Actually, I loved several parts of it. The names alone are worth the price of admission. In addition to Guest's Harlan, there's: Cookie and Gerry Fleck (Catherine O'Hara and Eugene Levy), who've maxed out their credit cards to give their Norwich terrier a spot at the Mayflower Kennel Club Dog Show; Stefan Vanderhoof and Scott Donlon (Michael McKean and John Michael Higgins), gays who have a minor tiff over how many kimonos to pack for the 48-hour trip; Meg and Hamilton Swan (Parker Posey and Michael Hitchcock), who rush their weimaraner to a psychoanalyst every time their own neurotic anxieties get the best of them; Christy Cummings and Sherri Ann Ward Cabot (Jane Lynch and Jennifer Coolidge), who show what would happen if Anne Heche and Anna Nicole Smith ever got together. And last but not least, there are the viciously inbred beasts themselves, whose names I will leave for you to discover.

It's admirable of Guest not to exploit the mutts for cheap laughs, and not to have the owners go after each other like rabid rottweilers. But the movie leaves you wishing he'd pushed things harder than he has. His own character, who ain't nuthin' but a hound dog--he looks like a hound dog, he sounds like a hound dog, and he appears to think like a hound dog--is allowed to sail through the movie with his dignity intact, even during his wooden attempts at ventriloquism. I loved the gentle rises and falls of Harlan's Southern accent, which Guest subtly preserves when Harlan's speaking through the dummy. It's a terrific performance, but you have to wonder why Guest didn't go for the funny bone more often--or the jugular, for that matter.

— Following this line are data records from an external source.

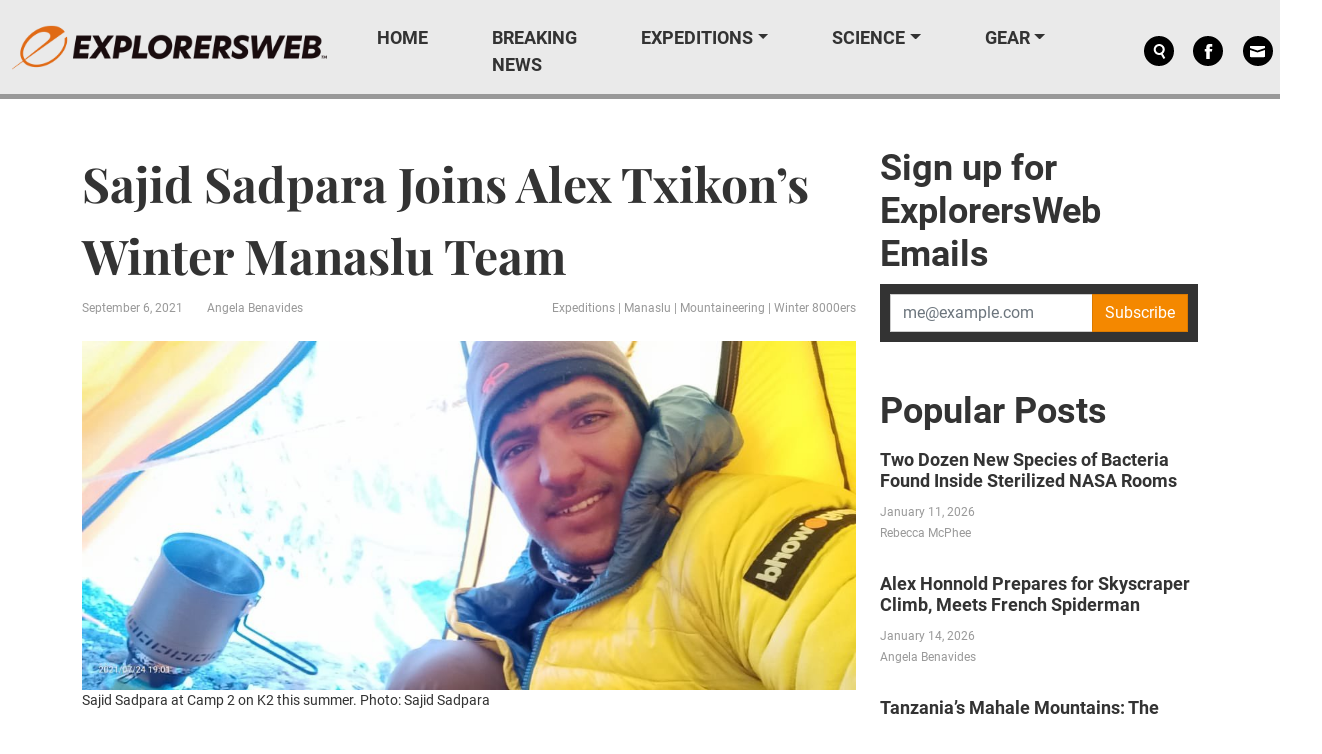

--- FILE ---
content_type: image/svg+xml
request_url: https://explorersweb.com/wp-content/themes/exweb-lola/images/lock-icon.svg
body_size: 384
content:
<?xml version="1.0" encoding="iso-8859-1"?>
<!-- Generator: Adobe Illustrator 16.0.0, SVG Export Plug-In . SVG Version: 6.00 Build 0)  -->
<!DOCTYPE svg PUBLIC "-//W3C//DTD SVG 1.1//EN" "http://www.w3.org/Graphics/SVG/1.1/DTD/svg11.dtd">
<svg version="1.1" id="Capa_1" xmlns="http://www.w3.org/2000/svg" xmlns:xlink="http://www.w3.org/1999/xlink" x="0px" y="0px"
	 width="419.649px" height="419.648px" viewBox="0 0 419.649 419.648" style="enable-background:new 0 0 419.649 419.648;"
	 xml:space="preserve">
<g>
	<g>
		<g id="Layer_5_71_">
			<path fill="#FFFFFF" d="M346.087,154.619h-7.225V129.04C338.863,57.887,280.977,0,209.825,0C138.673,0,80.786,57.887,80.786,129.04v25.579
				h-7.224c-4.941,0-8.985,4.044-8.985,8.986v247.057c0,4.941,4.044,8.986,8.985,8.986h272.525c4.941,0,8.985-4.045,8.985-8.986
				V163.605C355.073,158.663,351.029,154.619,346.087,154.619z M115.665,129.04c0-51.921,42.24-94.161,94.16-94.161
				s94.159,42.24,94.159,94.161v25.579H115.665V129.04z M232.641,299.93c0,5.674,0.022,37.701,0.022,37.701
				c0,12.614-10.227,22.842-22.841,22.842c-12.615,0-22.841-10.228-22.841-22.842c0,0,0.023-32.027,0.023-37.701
				c0-12.115-23.275-11.385-23.275-40.043c0-25.457,20.637-46.094,46.093-46.094s46.093,20.637,46.093,46.094
				C255.917,288.545,232.641,287.812,232.641,299.93z"/>
		</g>
	</g>
</g>
<g>
</g>
<g>
</g>
<g>
</g>
<g>
</g>
<g>
</g>
<g>
</g>
<g>
</g>
<g>
</g>
<g>
</g>
<g>
</g>
<g>
</g>
<g>
</g>
<g>
</g>
<g>
</g>
<g>
</g>
</svg>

Perhaps he got lost in the quest for authenticity. Best in Show does a magnificent job of capturing the absurdly genteel atmosphere of your average dog-show championship. (They're beauty pageants, basically, except the judges are allowed to pull back the jowls and examine the teeth and gums.) And Guest has now mastered the mockumentary form, with its nods to--and flights away from--cinema verité. Of all the cast members, Fred Willard, as some sports-announcer jock sent to do the Mayflower play-by-play, understands the balance between reality and surreality the best, shooting off lines that don't always make you laugh out loud but linger in your memory. Like the movie itself, he gets funnier and funnier the more you think about it.